These folks were sat above and apart from everyone else for a reason. It was a show of respect for the loss they have endured.
Gold Star Families are the relatives of a member of the U.S. military who died in battle. On Monday, Kingsport honored those families by unveiling its Gold Star Families monument at the Kingsport Veterans Memorial.
“I want to thank this task force who moved rapidly and we got the job done. You should be proud,” said Ernie Rumsby, president of the Tri-Cities Military Affairs Council.
The monument stands roughly 6 feet tall with four granite monoliths on a rock platform and a saluting soldier carved out. On one side are images, including ones of Bays Mountain and Iwo Jima, that are meant to represent our home, our volunteer spirit, the sacrifice of Gold Star Families and the service of men and women in our armed forces.
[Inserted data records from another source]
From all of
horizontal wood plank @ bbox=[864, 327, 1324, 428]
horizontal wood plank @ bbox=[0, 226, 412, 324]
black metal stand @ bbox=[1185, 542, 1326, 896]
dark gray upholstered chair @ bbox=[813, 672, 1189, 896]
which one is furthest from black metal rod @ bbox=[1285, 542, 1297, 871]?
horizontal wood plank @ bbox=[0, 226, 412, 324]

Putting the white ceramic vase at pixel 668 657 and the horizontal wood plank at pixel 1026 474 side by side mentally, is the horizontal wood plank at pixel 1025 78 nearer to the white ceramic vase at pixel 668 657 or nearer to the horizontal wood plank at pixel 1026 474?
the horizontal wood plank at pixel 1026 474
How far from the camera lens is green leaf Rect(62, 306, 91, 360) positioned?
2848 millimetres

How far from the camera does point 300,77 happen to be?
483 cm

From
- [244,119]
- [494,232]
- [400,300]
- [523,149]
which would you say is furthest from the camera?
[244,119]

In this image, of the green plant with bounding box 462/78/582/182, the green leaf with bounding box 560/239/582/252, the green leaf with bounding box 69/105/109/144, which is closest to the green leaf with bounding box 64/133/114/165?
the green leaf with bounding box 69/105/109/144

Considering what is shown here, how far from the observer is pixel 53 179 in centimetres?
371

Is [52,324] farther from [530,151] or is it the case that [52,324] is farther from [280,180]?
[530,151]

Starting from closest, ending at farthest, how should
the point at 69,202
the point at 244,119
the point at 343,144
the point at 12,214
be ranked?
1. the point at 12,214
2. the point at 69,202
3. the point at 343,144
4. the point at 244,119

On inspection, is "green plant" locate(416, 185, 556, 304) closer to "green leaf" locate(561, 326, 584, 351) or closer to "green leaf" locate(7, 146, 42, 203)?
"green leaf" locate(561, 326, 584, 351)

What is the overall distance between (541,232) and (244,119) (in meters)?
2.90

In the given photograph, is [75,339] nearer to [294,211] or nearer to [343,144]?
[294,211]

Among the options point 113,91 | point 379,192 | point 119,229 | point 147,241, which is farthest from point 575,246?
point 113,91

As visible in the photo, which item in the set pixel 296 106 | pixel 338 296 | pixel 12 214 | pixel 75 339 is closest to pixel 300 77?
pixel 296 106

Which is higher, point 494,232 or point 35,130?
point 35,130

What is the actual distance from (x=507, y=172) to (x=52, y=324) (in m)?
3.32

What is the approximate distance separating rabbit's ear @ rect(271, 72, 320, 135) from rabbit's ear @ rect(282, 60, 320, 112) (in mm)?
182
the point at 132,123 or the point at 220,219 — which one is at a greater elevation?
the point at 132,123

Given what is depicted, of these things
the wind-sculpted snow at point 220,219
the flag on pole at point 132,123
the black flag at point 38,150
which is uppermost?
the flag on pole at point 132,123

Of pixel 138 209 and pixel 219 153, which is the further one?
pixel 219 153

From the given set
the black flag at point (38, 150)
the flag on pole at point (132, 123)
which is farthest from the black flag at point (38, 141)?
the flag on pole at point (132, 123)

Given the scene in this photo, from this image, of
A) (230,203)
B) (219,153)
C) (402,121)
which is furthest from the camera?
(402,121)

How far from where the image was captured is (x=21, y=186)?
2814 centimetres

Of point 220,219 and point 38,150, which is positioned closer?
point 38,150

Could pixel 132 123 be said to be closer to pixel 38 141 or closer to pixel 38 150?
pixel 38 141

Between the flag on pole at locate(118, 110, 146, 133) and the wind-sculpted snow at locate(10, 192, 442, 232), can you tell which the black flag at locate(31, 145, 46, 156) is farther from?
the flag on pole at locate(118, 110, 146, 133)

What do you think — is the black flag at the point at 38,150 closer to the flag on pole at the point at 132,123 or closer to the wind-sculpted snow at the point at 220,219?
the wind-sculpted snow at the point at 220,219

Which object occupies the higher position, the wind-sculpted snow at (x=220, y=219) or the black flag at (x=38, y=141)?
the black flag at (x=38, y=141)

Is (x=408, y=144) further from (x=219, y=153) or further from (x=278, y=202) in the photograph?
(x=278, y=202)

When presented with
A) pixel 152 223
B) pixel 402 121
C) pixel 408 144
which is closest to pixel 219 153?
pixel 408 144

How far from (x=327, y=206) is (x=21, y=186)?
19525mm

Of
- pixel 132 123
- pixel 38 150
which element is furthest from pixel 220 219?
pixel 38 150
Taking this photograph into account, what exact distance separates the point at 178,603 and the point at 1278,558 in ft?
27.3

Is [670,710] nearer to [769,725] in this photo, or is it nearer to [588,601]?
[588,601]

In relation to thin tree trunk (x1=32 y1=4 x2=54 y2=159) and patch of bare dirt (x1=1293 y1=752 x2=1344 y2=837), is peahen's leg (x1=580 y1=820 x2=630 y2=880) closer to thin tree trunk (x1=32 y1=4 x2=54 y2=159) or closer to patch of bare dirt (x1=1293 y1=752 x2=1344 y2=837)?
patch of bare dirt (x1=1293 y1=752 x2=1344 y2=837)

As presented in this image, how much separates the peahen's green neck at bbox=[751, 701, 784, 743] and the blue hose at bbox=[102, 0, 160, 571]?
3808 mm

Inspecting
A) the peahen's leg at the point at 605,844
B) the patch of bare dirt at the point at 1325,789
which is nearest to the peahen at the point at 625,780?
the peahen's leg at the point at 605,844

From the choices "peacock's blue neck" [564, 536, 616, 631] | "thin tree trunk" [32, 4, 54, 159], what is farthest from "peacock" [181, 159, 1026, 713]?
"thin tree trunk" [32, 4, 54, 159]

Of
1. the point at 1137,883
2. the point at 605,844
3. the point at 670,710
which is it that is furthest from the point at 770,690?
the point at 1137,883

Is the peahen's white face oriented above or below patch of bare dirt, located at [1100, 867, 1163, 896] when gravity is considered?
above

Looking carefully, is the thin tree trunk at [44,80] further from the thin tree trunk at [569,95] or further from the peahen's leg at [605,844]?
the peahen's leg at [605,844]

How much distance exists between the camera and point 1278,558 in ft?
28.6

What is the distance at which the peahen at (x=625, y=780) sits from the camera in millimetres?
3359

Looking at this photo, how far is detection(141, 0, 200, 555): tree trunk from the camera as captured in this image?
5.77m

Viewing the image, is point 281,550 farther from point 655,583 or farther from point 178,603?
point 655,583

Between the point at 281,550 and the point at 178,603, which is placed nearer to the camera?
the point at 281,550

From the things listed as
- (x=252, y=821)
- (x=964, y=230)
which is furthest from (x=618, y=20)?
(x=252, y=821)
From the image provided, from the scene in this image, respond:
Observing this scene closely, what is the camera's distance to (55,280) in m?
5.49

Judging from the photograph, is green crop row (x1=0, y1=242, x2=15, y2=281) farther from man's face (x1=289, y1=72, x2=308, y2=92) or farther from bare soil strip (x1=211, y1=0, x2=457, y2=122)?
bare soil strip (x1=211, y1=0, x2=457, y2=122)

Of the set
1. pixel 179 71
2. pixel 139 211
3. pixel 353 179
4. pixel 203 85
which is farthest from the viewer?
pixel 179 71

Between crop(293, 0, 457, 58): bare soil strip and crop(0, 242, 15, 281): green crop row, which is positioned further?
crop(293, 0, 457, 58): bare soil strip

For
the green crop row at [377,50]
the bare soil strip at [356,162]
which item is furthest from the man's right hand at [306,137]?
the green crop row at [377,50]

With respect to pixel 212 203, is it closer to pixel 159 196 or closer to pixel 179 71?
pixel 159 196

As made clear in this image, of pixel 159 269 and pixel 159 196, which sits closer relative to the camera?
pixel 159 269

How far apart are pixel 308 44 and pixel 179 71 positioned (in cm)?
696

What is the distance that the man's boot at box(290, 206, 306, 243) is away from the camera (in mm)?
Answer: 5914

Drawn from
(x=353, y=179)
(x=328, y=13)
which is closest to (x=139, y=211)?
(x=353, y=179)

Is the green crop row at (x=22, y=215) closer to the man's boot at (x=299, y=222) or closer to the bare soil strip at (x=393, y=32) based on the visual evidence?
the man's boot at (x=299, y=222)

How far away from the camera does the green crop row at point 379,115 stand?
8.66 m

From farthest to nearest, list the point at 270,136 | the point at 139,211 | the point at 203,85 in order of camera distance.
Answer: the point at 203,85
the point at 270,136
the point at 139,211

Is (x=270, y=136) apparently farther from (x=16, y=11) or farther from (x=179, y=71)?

Hershel “Woody” Williams, one of only five living Medal of Honor recipients from World War II and the last from the Battle of Iwo Jima, challenged the Model City last fall to establish a Gold Star Families monument in town.
That didn’t take long — $70,000 was soon raised and the monument became a reality.
On Monday, the 94-year-old Williams returned to Kingsport and thanked the community for its support.
“We really don't have to tell you what this is all about. You know and particularly those folks siting up there on that stand, they all know,” Williams said. “We all owe them tremendous gratitude and thanks. It is rather unusual how these miracles come about.”
Kingsport is the second city in Tennessee and one of a handful across the country that honors the fallen and their relatives with a Gold Star Families memorial monument. According to the Hershel “Woody” Williams Medal of Honor Foundation, 21 such memorials have been dedicated, and another 50 are in progress.